GOAL: Copy all the data exactly, except the pictures.
*-*-*
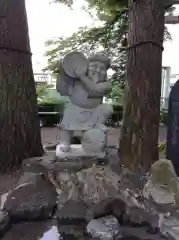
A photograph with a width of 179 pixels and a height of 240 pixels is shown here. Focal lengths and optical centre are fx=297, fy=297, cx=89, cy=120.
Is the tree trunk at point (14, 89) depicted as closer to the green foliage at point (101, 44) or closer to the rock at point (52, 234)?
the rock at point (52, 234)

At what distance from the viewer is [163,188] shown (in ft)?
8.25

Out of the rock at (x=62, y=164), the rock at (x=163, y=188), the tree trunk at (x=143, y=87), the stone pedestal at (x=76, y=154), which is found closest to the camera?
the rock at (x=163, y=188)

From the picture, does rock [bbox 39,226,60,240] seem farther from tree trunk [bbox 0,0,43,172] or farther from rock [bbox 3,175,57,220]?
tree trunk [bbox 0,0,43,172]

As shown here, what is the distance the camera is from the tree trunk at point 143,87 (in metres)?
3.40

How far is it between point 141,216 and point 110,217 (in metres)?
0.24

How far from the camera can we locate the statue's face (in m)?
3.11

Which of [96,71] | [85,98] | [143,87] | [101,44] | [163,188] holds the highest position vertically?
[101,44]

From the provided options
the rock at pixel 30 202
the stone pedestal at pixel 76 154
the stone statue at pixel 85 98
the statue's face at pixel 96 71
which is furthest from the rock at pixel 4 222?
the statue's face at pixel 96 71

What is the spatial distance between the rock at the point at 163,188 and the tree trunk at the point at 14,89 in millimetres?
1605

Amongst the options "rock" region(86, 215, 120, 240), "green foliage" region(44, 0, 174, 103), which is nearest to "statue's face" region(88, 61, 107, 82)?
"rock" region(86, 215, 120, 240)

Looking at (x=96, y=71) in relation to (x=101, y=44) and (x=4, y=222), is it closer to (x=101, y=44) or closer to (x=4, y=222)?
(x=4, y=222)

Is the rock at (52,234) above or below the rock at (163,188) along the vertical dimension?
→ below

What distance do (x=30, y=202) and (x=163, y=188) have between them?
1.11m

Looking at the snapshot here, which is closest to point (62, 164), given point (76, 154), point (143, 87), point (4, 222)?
*-*-*
SOLUTION:
A photograph with a width of 179 pixels and a height of 240 pixels is shown here. Focal lengths and optical centre are fx=297, fy=297, cx=89, cy=120.
Is the tree trunk at point (14, 89) depicted as closer to the green foliage at point (101, 44) or closer to the rock at point (52, 234)?
the rock at point (52, 234)

At what distance from the viewer is [163,188] shown (in ft)?
8.25

Out of the rock at (x=62, y=164), the rock at (x=163, y=188), the tree trunk at (x=143, y=87), the stone pedestal at (x=76, y=154), which is found closest to the camera?
the rock at (x=163, y=188)

From the picture, does rock [bbox 39,226,60,240] seem farther from tree trunk [bbox 0,0,43,172] or farther from rock [bbox 3,175,57,220]?
tree trunk [bbox 0,0,43,172]

As shown here, what is the distance the camera is from the tree trunk at point 143,87 (in metres)?
3.40

How far is it between point 141,216 and point 110,217 (in metres)?
0.24

How far from the camera can we locate the statue's face (in m)?
3.11

Which of [96,71] | [85,98] | [143,87] | [101,44] | [163,188] holds the highest position vertically?
[101,44]

From the provided options
the rock at pixel 30 202
the stone pedestal at pixel 76 154
the stone statue at pixel 85 98
the statue's face at pixel 96 71
which is furthest from the rock at pixel 4 222?
the statue's face at pixel 96 71

What is the spatial distance between the rock at the point at 163,188 and the tree trunk at the point at 14,89 in millimetres?
1605

Amongst the options "rock" region(86, 215, 120, 240), "green foliage" region(44, 0, 174, 103), which is nearest to "statue's face" region(88, 61, 107, 82)?
"rock" region(86, 215, 120, 240)

Looking at (x=96, y=71) in relation to (x=101, y=44) and (x=4, y=222), is it closer to (x=101, y=44) or closer to (x=4, y=222)?
(x=4, y=222)

Is the rock at (52,234) above or below the rock at (163,188) along the vertical dimension?
→ below

What distance do (x=30, y=202) and (x=163, y=188) have between them?
1.11m

Looking at the snapshot here, which is closest to point (62, 164), given point (76, 154), point (143, 87), point (4, 222)?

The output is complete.